The Monthly Film Bulletin wrote: "Small wonder that the makers of Twisted Nerve found it necessary to appease outraged medical opinion by adding an introduction to the film disclaiming any implied connection between mongolism and psychotic behaviour. The Boultings may have set out to make a serious comment on the plight of the mentally disordered, but what they have produced is a crudely sensationalist thriller decked out with some pseudoscientific jargon which suggests, intentionally or not, that the siblings of mongoloid children are likely to end up as homicidal maniacs. Any claim to seriousness is unequivocally nullified by Roy Boulting's bludgeoning approach to his already distasteful material ... But even viewed as a straightforward thriller, the film is so clumsily and predictably put together (witness the rash of timely coincidences in the climactic sequence) that the insurance company which has offered to pay out to the dependents of anyone dying of shock while watching it is hardly likely to find any clients. Billie Whitelaw (as the landlady) and Barry Foster (as a seedy film salesman decrying the trend towards sex and violence in the cinema, no less) apart, the performances are unremarkable: Hywel Bennett is baby-faced enough to make his childlike persona moderately convincing but can't manage the rest; and Hayley Mills shuffles through it all on a high-pitched monotone trying hard to look adult and concerned."
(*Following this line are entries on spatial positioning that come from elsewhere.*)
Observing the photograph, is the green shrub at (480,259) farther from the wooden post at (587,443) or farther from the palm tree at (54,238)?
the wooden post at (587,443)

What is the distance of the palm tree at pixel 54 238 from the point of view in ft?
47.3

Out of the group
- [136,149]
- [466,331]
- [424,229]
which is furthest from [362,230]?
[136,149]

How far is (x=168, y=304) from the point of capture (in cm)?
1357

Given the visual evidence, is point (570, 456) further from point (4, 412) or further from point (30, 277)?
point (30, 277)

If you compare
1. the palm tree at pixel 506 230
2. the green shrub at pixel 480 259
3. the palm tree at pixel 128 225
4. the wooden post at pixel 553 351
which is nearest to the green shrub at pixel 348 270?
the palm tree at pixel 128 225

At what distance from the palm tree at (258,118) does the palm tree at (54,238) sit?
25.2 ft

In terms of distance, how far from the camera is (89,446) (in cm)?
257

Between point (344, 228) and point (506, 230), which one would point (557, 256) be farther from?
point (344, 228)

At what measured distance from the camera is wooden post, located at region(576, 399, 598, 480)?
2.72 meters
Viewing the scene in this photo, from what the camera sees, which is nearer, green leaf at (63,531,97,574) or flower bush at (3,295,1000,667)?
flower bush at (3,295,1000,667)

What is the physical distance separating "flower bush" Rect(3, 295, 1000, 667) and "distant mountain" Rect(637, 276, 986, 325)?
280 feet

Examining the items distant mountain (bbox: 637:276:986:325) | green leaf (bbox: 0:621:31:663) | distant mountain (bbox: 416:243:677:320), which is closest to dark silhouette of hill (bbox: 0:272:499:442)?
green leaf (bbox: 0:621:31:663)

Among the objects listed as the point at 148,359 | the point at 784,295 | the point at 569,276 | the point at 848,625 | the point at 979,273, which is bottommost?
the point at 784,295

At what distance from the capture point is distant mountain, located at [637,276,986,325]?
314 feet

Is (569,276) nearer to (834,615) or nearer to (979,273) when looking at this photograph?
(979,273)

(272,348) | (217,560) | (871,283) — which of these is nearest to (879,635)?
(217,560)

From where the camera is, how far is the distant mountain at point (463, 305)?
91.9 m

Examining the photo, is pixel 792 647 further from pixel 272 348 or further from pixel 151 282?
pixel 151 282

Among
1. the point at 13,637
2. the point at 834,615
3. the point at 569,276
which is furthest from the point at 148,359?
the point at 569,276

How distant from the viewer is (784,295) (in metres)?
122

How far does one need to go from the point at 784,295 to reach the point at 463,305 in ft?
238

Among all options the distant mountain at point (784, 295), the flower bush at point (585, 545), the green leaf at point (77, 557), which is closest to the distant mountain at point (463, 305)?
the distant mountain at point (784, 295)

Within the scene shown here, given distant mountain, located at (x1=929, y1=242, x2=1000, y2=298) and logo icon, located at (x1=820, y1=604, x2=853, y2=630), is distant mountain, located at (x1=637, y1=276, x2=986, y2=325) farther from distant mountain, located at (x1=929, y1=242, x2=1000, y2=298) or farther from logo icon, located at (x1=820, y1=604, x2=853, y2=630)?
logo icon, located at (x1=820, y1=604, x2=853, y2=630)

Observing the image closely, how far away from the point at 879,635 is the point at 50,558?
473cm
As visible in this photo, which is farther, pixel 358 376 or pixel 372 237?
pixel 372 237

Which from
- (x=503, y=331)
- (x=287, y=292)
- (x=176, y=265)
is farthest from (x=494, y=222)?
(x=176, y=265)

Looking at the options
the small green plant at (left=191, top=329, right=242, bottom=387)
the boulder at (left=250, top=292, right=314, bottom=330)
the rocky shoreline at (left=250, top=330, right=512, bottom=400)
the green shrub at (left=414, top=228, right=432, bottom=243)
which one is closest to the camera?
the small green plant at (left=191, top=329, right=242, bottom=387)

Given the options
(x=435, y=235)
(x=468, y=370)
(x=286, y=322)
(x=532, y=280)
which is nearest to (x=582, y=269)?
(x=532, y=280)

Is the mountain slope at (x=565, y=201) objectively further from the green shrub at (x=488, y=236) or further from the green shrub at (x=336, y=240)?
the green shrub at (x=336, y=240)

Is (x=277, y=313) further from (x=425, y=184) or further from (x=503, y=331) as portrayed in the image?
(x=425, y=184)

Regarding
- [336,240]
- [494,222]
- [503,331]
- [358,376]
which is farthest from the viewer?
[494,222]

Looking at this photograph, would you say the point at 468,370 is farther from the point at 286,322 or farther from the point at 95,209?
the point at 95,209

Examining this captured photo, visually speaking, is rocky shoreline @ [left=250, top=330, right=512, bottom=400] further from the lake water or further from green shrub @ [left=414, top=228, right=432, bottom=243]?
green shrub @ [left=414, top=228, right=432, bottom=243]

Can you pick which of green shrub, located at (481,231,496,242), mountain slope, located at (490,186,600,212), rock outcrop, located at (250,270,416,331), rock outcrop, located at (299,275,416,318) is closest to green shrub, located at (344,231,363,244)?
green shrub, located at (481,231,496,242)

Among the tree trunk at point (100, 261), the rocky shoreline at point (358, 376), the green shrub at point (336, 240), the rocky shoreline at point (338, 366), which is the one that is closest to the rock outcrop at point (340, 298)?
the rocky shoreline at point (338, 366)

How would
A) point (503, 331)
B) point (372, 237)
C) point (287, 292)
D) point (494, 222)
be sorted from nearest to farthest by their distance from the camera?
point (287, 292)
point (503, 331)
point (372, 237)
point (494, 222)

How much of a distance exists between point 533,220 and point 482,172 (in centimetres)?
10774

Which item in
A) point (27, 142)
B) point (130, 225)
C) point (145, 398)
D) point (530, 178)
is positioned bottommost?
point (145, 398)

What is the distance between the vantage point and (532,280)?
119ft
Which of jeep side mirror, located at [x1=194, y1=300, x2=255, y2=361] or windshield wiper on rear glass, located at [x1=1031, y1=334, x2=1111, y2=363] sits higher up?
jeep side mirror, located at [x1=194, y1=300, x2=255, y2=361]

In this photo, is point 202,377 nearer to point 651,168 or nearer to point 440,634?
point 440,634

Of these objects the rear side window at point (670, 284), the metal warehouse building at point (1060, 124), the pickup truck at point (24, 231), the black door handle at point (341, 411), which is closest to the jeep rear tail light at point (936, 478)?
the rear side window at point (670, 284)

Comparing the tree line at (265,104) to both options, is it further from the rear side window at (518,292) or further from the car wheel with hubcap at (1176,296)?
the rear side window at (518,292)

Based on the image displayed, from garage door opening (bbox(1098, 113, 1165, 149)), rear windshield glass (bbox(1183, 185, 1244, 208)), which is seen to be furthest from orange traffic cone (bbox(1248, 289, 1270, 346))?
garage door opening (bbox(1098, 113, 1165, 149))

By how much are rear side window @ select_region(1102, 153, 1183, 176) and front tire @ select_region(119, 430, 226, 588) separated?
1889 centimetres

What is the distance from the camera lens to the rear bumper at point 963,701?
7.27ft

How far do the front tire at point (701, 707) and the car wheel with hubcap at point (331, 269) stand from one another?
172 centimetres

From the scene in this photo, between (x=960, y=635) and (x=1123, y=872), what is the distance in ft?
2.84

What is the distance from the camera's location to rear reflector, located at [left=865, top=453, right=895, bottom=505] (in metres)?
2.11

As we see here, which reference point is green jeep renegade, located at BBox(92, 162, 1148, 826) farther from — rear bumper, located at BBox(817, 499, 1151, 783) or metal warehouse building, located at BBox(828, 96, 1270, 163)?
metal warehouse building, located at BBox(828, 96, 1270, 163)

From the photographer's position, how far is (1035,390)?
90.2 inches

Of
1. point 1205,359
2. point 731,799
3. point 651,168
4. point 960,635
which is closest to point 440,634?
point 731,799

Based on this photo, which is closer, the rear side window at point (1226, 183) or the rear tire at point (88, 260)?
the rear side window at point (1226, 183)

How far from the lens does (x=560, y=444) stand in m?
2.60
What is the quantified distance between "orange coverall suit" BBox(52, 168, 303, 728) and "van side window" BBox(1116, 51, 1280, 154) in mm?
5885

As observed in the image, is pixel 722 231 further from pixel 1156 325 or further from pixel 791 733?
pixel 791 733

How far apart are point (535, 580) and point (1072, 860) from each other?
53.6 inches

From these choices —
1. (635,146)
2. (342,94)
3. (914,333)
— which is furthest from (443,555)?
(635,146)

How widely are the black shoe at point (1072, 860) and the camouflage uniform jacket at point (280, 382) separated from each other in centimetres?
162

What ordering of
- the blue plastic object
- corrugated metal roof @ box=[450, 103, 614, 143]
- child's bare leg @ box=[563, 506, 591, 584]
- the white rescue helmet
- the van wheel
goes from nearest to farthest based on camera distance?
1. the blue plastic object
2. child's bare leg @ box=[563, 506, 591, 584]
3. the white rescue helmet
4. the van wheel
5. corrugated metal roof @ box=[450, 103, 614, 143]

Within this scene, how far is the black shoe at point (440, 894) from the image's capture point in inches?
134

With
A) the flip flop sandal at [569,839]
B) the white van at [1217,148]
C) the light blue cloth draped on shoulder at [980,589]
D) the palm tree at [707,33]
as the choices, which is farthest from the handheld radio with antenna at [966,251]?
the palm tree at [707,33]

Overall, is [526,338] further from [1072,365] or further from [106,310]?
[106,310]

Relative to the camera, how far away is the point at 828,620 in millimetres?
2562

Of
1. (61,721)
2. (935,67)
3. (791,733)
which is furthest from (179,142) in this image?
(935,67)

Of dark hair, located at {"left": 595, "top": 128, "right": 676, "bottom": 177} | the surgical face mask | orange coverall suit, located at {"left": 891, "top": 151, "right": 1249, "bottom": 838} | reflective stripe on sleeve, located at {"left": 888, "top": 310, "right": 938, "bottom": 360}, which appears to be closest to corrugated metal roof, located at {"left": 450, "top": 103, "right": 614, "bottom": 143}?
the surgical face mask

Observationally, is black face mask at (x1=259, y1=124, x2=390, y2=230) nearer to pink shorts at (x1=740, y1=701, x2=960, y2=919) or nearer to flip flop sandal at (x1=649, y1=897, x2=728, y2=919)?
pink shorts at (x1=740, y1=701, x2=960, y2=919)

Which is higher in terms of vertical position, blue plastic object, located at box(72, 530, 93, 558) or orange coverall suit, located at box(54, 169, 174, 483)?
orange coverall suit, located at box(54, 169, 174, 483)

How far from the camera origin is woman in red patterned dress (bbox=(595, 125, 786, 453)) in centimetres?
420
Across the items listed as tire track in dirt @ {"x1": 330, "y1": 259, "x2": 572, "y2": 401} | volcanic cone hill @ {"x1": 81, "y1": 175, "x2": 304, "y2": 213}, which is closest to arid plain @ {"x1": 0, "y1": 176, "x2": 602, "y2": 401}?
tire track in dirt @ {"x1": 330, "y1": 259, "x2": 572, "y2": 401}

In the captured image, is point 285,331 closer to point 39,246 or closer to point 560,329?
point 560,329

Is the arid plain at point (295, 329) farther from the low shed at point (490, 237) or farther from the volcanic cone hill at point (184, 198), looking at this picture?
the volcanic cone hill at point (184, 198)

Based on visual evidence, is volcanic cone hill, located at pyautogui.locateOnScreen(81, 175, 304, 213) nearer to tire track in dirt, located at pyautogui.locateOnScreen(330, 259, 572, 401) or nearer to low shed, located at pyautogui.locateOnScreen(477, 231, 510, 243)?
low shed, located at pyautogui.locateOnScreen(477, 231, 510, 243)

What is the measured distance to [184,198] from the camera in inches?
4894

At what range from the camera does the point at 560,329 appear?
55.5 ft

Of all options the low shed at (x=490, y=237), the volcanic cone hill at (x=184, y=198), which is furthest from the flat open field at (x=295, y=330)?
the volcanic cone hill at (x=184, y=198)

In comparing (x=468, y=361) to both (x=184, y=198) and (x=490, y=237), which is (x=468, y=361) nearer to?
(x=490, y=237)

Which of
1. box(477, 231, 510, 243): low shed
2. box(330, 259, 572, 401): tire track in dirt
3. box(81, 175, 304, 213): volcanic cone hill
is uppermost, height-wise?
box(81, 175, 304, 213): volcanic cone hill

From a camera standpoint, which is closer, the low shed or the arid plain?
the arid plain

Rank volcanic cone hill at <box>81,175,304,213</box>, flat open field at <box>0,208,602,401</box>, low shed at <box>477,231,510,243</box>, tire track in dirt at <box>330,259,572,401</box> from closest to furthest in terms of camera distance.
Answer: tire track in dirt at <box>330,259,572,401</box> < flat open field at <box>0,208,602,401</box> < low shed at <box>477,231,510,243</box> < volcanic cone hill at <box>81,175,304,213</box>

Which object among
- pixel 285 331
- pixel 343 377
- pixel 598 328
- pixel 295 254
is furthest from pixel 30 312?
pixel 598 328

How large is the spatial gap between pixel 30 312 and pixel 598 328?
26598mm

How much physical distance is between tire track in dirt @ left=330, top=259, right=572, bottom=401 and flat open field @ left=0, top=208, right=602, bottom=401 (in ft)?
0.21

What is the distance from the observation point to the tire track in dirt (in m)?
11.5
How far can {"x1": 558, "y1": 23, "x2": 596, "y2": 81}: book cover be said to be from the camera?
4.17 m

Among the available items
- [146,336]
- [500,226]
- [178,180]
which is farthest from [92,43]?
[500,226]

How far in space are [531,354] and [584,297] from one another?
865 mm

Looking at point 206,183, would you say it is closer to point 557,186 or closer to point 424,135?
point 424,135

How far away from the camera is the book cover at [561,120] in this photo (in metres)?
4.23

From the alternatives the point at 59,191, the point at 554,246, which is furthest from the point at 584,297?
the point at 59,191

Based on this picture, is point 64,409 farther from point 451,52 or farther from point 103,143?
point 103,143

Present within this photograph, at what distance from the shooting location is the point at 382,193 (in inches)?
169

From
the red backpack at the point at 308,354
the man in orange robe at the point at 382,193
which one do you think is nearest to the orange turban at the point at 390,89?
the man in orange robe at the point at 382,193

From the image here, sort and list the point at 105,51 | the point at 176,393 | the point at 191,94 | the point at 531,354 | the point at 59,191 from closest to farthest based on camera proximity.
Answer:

The Guardian called the film "gross, clumsy and ridiculously predictable."

The Observer called it "a glossy commercial psycho thriller which if it weren't for its pernicious implications would be perfectly horrifying" arguing the film would have been better had the character of the elder brother never existed. "Twisted Nerve is a fairly good blood chiller in its genre so long as it is clearly understood that it is a pack of lies."

The Los Angeles Times called it "thoroughly engrossing, spine tingling."

Filmink called it "not a very good movie in which Mills doesn’t have much to do except react – I think Boulting was trying to fashion her as a Hitchcock blonde but she’s very passive and the movie lacks the directorial flair of a Hitchcock, Seth Holt or Freddie Francis."